Llevar a los extremos el espectro político entre la izquierda y la derecha el Gobierno cree que funciona, pero es pura retórica cuando el hambre pega. De hecho, seguir por ese camino de polarización a la larga a quien perjudica es a la izquierda más allá del chavismo, pues le están adosando el caos generado por un mal gobierno como si todo eso fuera la izquierda. Con ello, sin quererlo, el Gobierno está preparando el terreno para que todo lo que suene a izquierda sea aborrecido.

Y, ¿qué podría hacer ese sector de izquierda? Es el momento de cortar con el chantaje ideológico y reconocer el fracaso de un mal gobierno. Para ello debe estar dispuesto a unirse hoy al rescate de la Democracia, y con ella del rumbo del país. Luego, a partir de ahí, empezar a construir opciones que den apertura al diálogo nacional y, más adelante, ayuden a encauzar las aspiraciones de muchos que se identifican con los principios de la izquierda.

Si quienes se identifican como de izquierda y por encima de ella se asumen como demócratas hoy deberán aceptar que nada es perfecto, y deben poner en una balanza si continuar mirando hacia otro lado o sentarse en la misma mesa de sus adversarios políticos. Ciertamente no es una tarea fácil, pero sin duda es lo que la historia valorará en su justa medida.
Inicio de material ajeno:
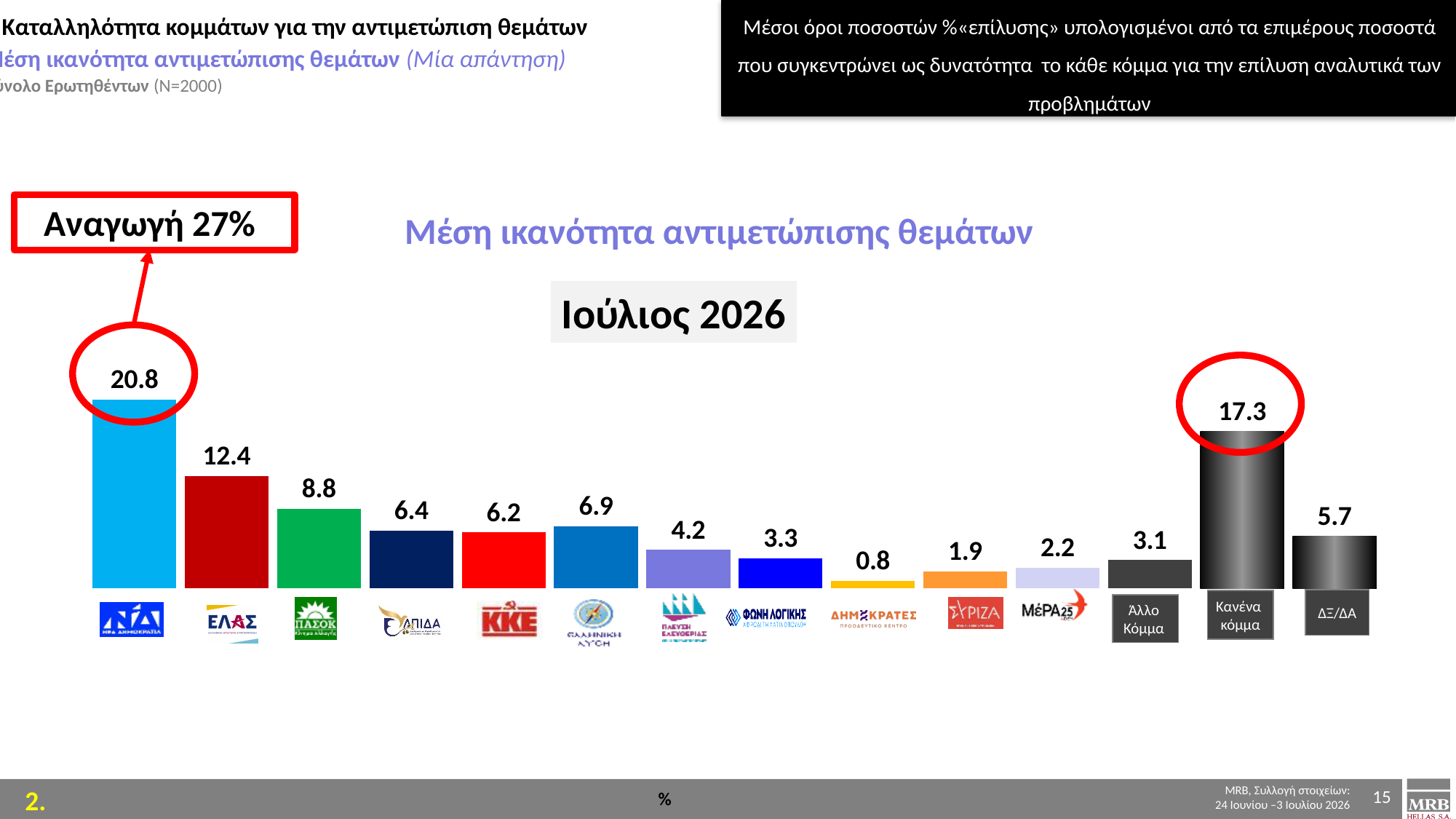
Which bar has the highest value? Νέα Δημοκρατία (20.8) What is the value shown for ΣΥΡΙΖΑ? 1.9 What is the value shown for Νέα Δημοκρατία (ΝΔ)? 20.8 What is the value shown for ΔΞ/ΔΑ? 5.7 What type of chart is shown on the slide? Bar chart What is the difference between the values for Νέα Δημοκρατία and Κανένα κόμμα? 3.5 How many bars are plotted in the chart? 14 Which is larger, the value for ΜέΡΑ25 or the value for Άλλο Κόμμα? Άλλο Κόμμα What is the value shown for ΠΑΣΟΚ? 8.8 Which bar has the lowest value? Δημοκράτες (0.8) What is the value shown for ΚΚΕ? 6.2 What is the value shown for Κανένα κόμμα? 17.3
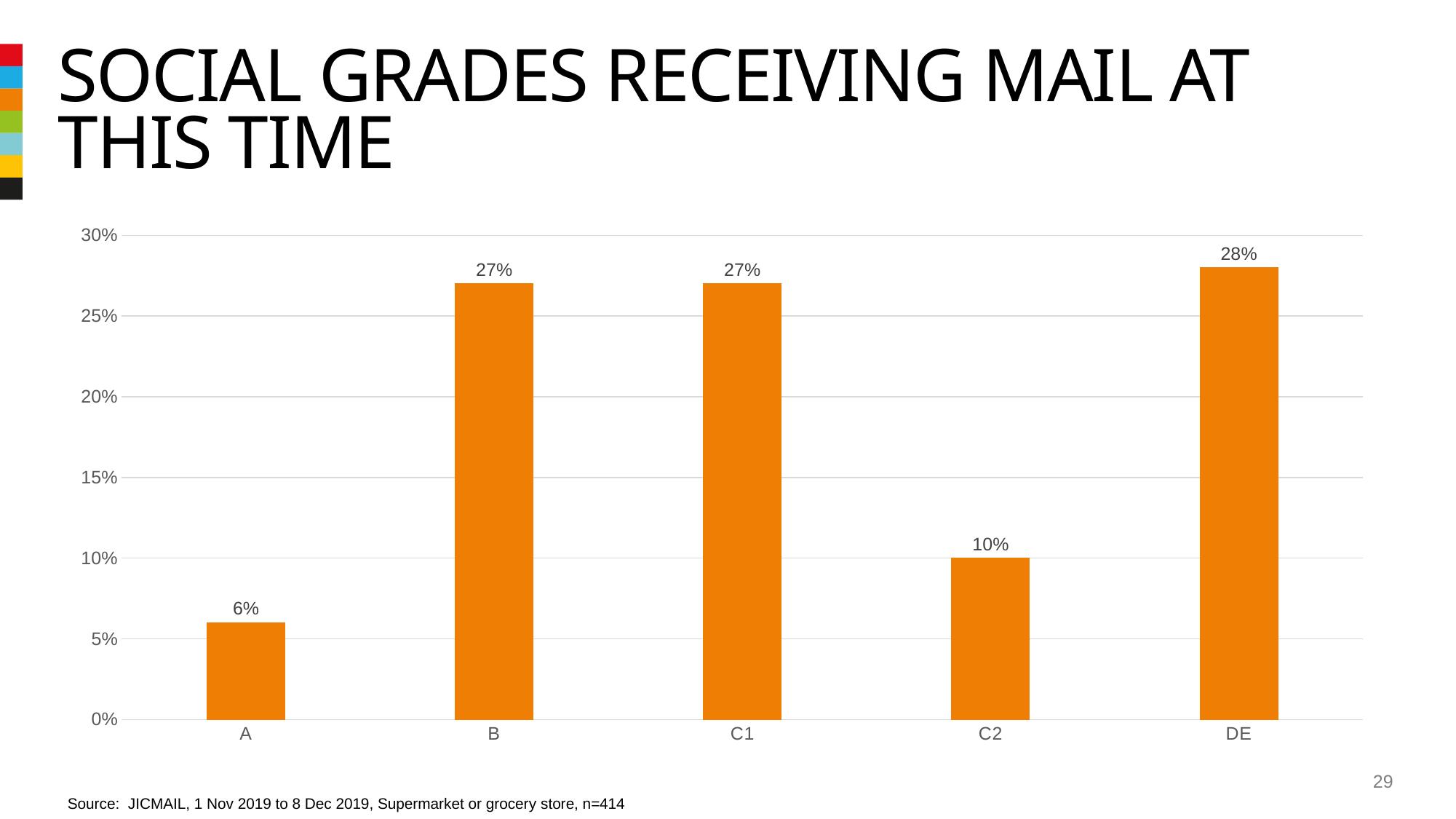
What kind of chart is shown on the slide? Bar chart Which social grade has the lowest value? A What is the value for social grade A? 6% How many social grades are shown on the x axis? 5 What is the difference between the values for C1 and C2? 17% What is the value for social grade B? 27% What is the difference between the values for DE and A? 22% Which social grade has the highest value? DE What is the value for social grade C2? 10% What is the title of the chart on the slide? Social grades receiving mail at this time What is the value for social grade DE? 28% Which is larger, the value for B or the value for C2? B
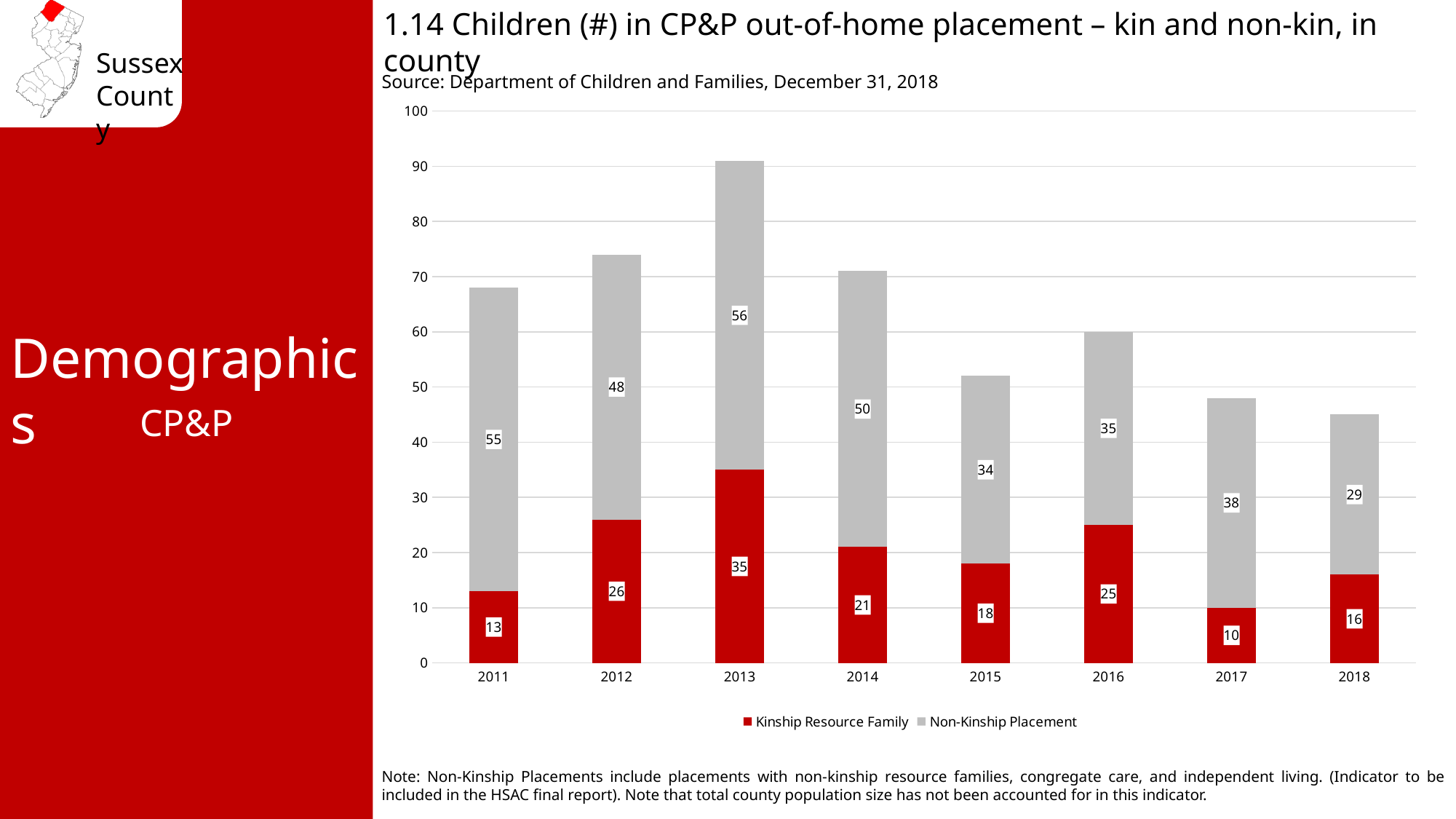
Which is larger, the Kinship Resource Family value for 2016 or for 2014? 2016 What is the Kinship Resource Family value for 2013? 35 How many series does the legend list? 2 Which year has the lowest Kinship Resource Family value? 2017 What is the total of the stacked bar for 2015? 52 What kind of chart is shown? Stacked bar chart Which colour represents Kinship Resource Family in the chart? Red Is the total stacked bar for 2013 greater or less than 90? greater What is the Non-Kinship Placement value for 2017? 38 What is the difference between the Non-Kinship Placement values for 2011 and 2018? 26 Which year has the highest Non-Kinship Placement value? 2013 How many years are shown on the x axis? 8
Es de esperar que hayan cálculos, todo el que está en política los hace, y probablemente muchos líderes de la izquierda estarán pensando que el referéndum convine el año que viene, apostando a seguir siendo parte de un gobierno afecto a la izquierda pero con rostro nuevo. Tal vez funcione, pero quizás la cuerda no dé para tanto. Son momentos críticos para el país, las complicidades y silencios están costando vidas, quizás sea momento de evaluar prioridades.